分子間環化C-Hアリール化によるカルボヘリセン類の合成

式2の手法をさらに発展させて、Pd触媒では達成できなかったアルキンとビアリール誘導体 6 との分子間C–H アリール化反応を Ir 触媒を用いることで達成し、カルボヘリセン類 7 のさらなる新規合成法を確立した(式 3)(BCSJ, 2018, 39, 1069)。

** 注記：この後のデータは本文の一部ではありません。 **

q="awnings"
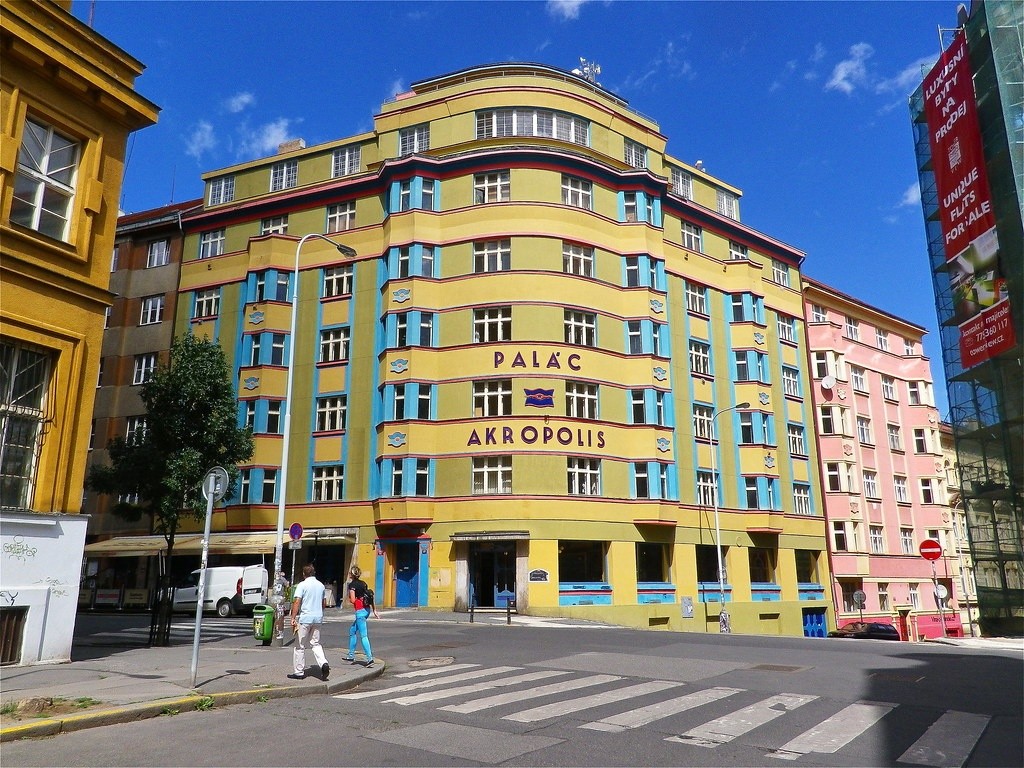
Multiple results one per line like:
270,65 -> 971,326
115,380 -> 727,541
163,534 -> 311,616
80,535 -> 205,576
450,530 -> 531,542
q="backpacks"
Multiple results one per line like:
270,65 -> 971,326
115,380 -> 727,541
356,581 -> 374,606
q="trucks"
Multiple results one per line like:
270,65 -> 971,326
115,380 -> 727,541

脱水素型ダブルC-Hアリール化によるS字型ジアザヘリセンの合成、およびPd錯体化

これまで基質にハロゲンなどの活性基の導入を必要としたが、ハロゲン導入を必要としない脱水素型ダブル C–H アリール化反応を行うことでS字型ジアザヘリセン 9 の合成を達成した(式 4)。一般に収率が著しく低下する高次ヘリセン合成では前例にない高収率 (90%) にてdl体 9を選択的に合成することができた。また、得られた 9 はヘリセン内縁部に2つの配位性窒素原子を持つため、トランスキレート型配位子として活用できることが期待された。実際に、S字型ジアザヘリセンとPdCl2(PhCN)2とを混合すると瞬時に Pd 錯体 10 が生成し、2つの窒素原子が Pd に対してトランス位で配位していることを x-ray absorption fine structure (XAFS) を用いて確認することに成功した。ジアザヘリセンをトランスキレート型二座配位子として活用できることを示した最初の例である (CEJ, 2020, 26, 13170, Front Cover)。

2. 多重ヘリセン類の合成、構造、および物性

現在、ヘリセンの化学がこの数年で新たなステージに突入し、現在大いに脚光を浴びている。これは分子内にヘリセン構造を複数有する「多重ヘリセン」と呼ばれる分子の開発研究が世界中で爆発的に進んでいることが要因である (。多重ヘリセンは、単独のヘリセンでは見られない通常よりも大きく湾曲した構造になる点に加えて、多様な電子物性の発現や高度な不斉環境の構築を可能にする点において、世界中の化学者の興味を惹きつけている。我々は、この多重ヘリセンブームのさきがけとなる2015年にダブルヘリセンの合成を報告し、それ以降において、この分野を牽引してきた。以下にその取組について述べる。

ダブル鈴木―宮浦反応によるダブルヘリセンの合成

7,8-ジブロモ[5]ヘリセンとビナフチルビスホウ酸とのダブル鈴木―宮浦カップリング反応により、dl体のダブルヘリセン (DH-11) を選択的に合成することに成功した。この際に、X線結晶解析の結果から中央のナフタレンコアにおけるベンゼン環のねじれ角 (twisting angle: 次ページの図を参照) が最大で 29.9°になることを明らかにした。単独の [5]ヘリセンのそれが 13.7°であることから、多重ヘリセン化することで複数の立体的なひずみが中心部の芳香環に集中し、大きく湾曲した構造をとることを明らかにした (CEJ, 2015, 21, 6523)。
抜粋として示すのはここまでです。